=== WHAT THIS TASK INVOLVES ===
Each line holding the word "performance" must appear in the answer, copied from the entries.
==*==
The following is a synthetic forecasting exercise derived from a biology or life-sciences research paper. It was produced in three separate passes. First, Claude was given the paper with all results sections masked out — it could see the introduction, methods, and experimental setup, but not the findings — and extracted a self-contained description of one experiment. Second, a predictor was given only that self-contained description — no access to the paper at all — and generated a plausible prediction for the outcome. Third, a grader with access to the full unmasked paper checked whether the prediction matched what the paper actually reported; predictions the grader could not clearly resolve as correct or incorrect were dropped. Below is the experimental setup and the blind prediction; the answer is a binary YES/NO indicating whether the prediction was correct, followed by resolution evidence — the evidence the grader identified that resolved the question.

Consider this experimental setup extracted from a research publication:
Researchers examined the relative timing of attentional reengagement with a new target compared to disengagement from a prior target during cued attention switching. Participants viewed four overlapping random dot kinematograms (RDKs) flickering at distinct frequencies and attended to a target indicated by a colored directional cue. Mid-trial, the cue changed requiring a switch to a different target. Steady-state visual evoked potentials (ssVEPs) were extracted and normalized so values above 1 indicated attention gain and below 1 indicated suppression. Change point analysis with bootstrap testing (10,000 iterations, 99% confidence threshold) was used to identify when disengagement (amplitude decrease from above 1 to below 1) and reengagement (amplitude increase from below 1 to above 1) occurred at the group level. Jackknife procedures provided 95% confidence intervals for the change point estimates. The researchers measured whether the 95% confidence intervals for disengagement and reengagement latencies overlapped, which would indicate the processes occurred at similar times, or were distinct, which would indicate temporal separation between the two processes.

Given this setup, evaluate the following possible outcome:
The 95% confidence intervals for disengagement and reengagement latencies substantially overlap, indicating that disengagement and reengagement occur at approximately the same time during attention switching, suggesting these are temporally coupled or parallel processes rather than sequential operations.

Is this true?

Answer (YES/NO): NO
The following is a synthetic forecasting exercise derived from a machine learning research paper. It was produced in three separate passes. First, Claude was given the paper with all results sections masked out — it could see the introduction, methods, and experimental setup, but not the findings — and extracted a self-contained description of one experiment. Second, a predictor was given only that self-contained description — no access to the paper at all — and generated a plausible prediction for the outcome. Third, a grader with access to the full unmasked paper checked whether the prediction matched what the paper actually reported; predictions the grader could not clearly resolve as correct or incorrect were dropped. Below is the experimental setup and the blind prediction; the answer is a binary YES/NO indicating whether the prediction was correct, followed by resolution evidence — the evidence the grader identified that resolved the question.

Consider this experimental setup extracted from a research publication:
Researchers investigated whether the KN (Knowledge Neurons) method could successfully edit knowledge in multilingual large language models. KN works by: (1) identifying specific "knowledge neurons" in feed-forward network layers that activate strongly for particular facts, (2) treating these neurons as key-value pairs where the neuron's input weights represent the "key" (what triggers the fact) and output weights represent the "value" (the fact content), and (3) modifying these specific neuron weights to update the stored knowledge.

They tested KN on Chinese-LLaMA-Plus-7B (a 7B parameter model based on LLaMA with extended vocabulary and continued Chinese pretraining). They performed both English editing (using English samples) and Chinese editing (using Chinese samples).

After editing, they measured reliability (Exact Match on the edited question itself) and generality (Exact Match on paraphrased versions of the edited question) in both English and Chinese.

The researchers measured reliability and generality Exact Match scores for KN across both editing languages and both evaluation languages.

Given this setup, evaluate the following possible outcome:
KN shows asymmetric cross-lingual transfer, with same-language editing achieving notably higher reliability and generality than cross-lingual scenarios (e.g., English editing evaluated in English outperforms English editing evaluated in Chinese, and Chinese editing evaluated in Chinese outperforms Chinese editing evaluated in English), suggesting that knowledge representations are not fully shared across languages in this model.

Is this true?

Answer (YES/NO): NO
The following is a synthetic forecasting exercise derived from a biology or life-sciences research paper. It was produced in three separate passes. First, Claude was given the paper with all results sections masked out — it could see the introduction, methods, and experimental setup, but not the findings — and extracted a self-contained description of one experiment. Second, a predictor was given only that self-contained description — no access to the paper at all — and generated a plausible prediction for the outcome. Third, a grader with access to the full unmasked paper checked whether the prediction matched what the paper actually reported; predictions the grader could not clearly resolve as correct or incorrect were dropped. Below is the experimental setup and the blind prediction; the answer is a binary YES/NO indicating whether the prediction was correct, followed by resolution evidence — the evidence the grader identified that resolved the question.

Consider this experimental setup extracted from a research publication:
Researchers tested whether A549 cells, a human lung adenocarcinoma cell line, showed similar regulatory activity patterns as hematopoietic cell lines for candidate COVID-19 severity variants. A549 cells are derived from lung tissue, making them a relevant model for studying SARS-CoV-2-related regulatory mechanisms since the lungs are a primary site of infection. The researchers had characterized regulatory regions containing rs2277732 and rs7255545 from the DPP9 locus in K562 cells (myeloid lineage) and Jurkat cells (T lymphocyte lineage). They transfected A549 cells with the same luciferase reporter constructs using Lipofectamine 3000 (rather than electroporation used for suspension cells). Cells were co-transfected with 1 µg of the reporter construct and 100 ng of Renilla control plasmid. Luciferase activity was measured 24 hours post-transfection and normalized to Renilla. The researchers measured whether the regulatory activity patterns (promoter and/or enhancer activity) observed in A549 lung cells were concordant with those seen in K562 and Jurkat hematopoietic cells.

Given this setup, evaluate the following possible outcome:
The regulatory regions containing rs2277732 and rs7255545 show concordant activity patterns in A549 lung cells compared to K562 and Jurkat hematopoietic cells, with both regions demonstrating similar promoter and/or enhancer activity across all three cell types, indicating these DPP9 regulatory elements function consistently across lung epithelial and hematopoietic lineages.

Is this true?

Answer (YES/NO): YES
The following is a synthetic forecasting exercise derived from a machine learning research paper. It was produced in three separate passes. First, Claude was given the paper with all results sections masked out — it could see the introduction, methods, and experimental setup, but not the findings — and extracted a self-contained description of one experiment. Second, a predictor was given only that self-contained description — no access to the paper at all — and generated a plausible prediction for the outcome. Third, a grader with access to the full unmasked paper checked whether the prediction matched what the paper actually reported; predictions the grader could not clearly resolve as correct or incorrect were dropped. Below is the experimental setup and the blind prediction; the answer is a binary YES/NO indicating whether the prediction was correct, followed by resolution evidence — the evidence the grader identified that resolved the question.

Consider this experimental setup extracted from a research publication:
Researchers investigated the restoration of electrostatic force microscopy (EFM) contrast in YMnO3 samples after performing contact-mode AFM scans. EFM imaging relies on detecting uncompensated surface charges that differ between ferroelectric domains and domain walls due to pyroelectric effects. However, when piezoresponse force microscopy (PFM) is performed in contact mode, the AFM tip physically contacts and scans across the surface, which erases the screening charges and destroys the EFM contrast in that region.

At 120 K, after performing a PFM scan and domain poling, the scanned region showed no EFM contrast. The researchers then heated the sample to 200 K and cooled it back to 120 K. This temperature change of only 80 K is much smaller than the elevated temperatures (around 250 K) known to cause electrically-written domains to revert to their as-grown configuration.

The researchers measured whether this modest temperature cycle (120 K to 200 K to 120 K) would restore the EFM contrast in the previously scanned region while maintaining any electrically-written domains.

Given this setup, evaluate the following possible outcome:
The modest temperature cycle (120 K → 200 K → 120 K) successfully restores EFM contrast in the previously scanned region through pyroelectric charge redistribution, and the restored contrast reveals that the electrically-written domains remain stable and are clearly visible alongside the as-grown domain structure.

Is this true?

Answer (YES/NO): NO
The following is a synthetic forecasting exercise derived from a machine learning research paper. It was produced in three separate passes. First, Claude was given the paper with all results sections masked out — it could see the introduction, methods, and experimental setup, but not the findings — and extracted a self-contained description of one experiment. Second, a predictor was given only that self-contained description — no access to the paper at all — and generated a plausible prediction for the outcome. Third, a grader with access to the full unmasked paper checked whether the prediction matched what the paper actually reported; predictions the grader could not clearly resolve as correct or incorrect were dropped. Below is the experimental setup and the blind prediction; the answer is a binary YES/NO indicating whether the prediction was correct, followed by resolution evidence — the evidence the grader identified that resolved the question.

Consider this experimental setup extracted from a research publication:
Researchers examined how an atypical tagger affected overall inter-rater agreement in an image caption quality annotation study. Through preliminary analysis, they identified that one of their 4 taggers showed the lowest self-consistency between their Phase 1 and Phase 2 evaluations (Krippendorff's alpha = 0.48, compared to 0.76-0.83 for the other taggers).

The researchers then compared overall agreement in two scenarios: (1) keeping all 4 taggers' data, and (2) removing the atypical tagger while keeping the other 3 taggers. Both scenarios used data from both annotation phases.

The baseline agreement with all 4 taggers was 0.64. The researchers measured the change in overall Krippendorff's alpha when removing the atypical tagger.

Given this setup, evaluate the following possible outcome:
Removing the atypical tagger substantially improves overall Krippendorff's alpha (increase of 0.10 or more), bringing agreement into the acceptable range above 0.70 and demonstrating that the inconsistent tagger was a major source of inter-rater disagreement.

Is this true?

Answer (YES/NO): NO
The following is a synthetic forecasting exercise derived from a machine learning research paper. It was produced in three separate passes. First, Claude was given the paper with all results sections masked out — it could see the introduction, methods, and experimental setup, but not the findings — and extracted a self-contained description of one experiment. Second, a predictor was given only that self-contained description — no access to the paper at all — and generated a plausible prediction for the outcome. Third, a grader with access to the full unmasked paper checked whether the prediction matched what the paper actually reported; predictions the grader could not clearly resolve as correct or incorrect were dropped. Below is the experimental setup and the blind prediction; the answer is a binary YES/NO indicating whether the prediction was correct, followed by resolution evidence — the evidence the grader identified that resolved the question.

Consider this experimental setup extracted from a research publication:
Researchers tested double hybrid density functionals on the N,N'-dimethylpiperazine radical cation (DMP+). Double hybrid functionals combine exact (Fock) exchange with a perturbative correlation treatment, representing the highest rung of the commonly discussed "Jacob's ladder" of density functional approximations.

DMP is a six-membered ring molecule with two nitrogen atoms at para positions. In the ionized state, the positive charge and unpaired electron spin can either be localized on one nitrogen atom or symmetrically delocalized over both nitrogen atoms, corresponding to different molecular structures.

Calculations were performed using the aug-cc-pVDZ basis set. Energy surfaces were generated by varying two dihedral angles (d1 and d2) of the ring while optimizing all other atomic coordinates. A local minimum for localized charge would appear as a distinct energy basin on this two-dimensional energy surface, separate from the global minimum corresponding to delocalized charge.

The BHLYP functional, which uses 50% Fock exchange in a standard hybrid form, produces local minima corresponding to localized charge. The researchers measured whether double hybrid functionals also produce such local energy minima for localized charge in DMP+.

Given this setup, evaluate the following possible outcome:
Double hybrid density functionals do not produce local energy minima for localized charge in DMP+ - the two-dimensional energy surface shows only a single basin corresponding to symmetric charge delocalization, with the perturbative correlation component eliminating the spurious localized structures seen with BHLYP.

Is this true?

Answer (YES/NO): NO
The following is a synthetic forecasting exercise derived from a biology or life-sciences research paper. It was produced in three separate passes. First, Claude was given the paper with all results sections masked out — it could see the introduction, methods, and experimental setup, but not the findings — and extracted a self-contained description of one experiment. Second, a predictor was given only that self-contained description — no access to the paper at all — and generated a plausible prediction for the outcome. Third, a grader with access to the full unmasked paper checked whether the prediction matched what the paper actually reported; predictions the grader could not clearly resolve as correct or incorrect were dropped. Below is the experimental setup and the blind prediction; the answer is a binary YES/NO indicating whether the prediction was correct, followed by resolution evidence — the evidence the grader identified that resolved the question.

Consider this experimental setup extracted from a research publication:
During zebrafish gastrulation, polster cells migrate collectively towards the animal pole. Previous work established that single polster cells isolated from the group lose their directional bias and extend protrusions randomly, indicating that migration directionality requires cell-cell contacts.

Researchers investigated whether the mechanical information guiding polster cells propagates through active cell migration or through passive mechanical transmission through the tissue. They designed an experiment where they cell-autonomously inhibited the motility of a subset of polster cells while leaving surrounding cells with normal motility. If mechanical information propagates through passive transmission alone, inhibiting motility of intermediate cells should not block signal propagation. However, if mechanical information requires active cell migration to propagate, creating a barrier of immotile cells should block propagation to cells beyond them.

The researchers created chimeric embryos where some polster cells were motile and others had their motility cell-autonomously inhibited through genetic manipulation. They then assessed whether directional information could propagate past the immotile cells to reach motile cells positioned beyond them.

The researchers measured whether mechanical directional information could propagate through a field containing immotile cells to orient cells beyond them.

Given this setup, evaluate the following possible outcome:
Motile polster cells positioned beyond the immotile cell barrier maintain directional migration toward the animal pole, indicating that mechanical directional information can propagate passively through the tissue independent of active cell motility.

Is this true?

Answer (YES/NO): NO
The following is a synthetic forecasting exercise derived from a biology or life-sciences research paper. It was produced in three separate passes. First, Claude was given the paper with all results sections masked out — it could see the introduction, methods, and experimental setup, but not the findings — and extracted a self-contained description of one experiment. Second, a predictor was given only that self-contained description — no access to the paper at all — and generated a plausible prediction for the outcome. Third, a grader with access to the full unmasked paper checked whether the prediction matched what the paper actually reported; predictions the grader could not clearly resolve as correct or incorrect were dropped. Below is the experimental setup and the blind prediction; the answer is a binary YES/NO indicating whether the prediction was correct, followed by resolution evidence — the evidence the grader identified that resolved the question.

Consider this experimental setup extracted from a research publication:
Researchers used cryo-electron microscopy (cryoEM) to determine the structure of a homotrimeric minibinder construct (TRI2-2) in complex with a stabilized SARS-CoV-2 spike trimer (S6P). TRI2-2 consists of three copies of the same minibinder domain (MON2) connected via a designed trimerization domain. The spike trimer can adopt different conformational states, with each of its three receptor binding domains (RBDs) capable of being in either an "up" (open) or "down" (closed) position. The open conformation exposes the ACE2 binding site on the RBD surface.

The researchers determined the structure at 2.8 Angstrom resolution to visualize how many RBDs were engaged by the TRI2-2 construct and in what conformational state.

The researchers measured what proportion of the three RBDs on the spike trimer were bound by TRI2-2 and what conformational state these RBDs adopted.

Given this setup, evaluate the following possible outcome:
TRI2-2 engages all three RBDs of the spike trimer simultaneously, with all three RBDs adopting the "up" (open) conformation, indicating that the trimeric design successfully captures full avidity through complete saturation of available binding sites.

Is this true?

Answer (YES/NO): YES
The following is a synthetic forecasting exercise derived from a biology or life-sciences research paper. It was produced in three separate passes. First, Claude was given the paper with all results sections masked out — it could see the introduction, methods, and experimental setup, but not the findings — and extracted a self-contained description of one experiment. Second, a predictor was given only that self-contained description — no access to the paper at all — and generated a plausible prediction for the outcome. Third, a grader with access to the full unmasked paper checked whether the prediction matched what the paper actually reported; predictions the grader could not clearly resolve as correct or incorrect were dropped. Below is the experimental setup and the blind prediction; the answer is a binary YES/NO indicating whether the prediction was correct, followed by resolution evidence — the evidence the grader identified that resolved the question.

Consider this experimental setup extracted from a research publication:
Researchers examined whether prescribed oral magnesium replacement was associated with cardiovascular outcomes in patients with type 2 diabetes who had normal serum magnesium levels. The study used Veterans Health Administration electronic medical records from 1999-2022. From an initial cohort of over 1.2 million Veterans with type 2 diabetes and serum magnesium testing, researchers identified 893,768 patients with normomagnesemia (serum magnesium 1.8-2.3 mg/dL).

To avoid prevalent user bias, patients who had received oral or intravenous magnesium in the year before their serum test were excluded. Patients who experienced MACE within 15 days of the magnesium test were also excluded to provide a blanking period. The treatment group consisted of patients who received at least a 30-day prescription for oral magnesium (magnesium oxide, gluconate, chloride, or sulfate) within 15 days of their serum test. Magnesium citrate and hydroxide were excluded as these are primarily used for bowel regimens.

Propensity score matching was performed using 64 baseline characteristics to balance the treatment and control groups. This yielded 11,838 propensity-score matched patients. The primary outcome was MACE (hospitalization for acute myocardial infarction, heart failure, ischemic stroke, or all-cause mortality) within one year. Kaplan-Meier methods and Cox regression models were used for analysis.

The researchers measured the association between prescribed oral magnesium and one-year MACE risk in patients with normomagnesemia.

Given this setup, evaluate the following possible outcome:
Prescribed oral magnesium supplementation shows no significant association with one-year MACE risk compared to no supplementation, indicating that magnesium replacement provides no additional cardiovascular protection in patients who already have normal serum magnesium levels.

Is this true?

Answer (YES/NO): YES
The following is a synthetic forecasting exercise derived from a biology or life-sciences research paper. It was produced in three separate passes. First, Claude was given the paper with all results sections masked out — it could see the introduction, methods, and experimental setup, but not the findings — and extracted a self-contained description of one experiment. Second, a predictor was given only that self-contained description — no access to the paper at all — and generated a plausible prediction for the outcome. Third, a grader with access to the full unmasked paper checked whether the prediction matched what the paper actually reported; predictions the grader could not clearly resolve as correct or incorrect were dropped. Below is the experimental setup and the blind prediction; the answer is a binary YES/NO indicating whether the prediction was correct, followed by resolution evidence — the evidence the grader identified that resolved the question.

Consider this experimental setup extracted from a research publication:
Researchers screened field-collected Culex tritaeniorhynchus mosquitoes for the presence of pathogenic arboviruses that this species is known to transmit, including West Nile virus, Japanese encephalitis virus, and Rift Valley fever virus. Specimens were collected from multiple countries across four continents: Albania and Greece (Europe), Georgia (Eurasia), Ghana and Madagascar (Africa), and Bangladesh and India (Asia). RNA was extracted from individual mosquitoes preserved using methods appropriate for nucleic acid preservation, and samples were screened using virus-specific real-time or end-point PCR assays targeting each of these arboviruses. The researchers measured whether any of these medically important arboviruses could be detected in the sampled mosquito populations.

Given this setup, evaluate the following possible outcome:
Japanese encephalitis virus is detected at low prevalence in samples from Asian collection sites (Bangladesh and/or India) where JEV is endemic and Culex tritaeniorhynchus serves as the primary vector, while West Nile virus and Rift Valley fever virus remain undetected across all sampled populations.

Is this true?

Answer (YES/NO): NO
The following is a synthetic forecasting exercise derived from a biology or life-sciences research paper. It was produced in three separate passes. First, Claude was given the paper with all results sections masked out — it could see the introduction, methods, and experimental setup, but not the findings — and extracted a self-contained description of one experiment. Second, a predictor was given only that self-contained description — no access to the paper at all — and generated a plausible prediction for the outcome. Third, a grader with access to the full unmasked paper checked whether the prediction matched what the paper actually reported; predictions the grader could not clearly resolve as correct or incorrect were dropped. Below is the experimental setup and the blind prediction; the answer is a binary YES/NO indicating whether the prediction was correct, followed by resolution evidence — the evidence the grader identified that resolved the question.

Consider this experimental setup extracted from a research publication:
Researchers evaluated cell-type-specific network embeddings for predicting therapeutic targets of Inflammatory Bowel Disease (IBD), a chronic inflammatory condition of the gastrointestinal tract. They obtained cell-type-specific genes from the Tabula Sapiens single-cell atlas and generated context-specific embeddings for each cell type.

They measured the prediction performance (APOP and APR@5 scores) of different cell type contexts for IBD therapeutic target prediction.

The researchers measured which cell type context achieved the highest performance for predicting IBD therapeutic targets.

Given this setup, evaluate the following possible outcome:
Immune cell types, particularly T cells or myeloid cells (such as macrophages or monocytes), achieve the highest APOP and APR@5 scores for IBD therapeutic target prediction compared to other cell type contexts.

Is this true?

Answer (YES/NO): NO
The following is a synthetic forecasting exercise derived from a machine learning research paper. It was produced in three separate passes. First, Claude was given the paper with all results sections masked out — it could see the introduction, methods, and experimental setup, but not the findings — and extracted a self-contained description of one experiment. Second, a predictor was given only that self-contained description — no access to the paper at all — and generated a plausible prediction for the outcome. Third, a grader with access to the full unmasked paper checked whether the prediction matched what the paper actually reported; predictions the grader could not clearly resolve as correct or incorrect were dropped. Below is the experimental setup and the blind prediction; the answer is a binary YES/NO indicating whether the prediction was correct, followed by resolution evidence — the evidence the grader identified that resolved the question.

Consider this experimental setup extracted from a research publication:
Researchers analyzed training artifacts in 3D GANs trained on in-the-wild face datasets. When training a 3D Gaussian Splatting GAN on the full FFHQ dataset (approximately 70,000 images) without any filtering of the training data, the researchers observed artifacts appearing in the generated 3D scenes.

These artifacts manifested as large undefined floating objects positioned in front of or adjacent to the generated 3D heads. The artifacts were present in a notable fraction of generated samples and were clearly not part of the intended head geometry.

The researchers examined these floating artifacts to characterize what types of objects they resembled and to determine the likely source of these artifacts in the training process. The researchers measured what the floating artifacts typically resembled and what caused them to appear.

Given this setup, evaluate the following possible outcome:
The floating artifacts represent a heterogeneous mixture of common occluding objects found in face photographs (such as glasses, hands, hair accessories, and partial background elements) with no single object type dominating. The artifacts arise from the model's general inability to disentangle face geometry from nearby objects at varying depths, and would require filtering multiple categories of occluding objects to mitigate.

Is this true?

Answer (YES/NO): NO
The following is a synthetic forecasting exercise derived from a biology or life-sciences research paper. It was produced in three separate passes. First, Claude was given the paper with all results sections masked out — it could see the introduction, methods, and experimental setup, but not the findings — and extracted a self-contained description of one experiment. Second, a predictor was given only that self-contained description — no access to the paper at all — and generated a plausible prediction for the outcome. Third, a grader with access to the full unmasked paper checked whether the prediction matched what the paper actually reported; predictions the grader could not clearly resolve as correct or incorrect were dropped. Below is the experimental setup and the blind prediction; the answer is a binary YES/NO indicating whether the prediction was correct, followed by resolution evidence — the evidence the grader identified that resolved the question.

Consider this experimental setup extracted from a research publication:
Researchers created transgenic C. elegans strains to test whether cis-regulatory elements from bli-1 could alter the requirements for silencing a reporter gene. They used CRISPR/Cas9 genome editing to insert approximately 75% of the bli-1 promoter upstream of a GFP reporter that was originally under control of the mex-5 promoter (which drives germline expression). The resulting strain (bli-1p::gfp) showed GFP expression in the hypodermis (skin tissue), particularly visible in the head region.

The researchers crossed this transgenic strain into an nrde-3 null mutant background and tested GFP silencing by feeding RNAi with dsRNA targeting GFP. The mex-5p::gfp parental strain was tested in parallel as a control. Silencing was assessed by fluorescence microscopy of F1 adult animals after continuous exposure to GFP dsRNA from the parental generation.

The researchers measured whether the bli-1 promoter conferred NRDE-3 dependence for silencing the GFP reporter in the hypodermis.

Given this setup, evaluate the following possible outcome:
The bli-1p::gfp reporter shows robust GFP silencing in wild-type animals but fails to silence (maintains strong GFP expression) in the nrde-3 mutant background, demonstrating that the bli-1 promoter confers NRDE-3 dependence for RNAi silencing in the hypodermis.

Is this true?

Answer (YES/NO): NO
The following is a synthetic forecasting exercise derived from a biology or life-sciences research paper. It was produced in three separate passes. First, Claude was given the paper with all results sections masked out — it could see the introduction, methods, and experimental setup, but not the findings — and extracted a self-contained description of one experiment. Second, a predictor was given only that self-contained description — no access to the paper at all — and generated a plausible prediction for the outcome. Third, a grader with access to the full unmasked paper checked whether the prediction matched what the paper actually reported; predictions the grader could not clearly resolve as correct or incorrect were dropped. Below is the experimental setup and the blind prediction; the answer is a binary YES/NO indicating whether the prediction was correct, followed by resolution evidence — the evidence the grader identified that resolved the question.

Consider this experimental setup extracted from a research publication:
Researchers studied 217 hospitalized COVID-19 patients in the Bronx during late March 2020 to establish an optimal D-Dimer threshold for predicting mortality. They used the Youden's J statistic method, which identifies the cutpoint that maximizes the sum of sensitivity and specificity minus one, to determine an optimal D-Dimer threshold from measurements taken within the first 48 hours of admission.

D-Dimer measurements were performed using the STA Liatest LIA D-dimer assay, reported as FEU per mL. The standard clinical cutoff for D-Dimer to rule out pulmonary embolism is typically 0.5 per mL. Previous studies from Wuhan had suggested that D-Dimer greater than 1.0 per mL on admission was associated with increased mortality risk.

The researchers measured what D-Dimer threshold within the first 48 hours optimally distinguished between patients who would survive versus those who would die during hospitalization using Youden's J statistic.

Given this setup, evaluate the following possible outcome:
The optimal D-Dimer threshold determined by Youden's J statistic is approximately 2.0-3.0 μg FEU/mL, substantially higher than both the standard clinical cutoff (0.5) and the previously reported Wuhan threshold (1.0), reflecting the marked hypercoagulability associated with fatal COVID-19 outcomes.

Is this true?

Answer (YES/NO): NO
==*==
=== RESPONSE BOX ===
They measured the prediction performance (APOP and APR@5 scores) of different cell type contexts for IBD therapeutic target prediction.
The researchers measured which cell type context achieved the highest performance for predicting IBD therapeutic targets.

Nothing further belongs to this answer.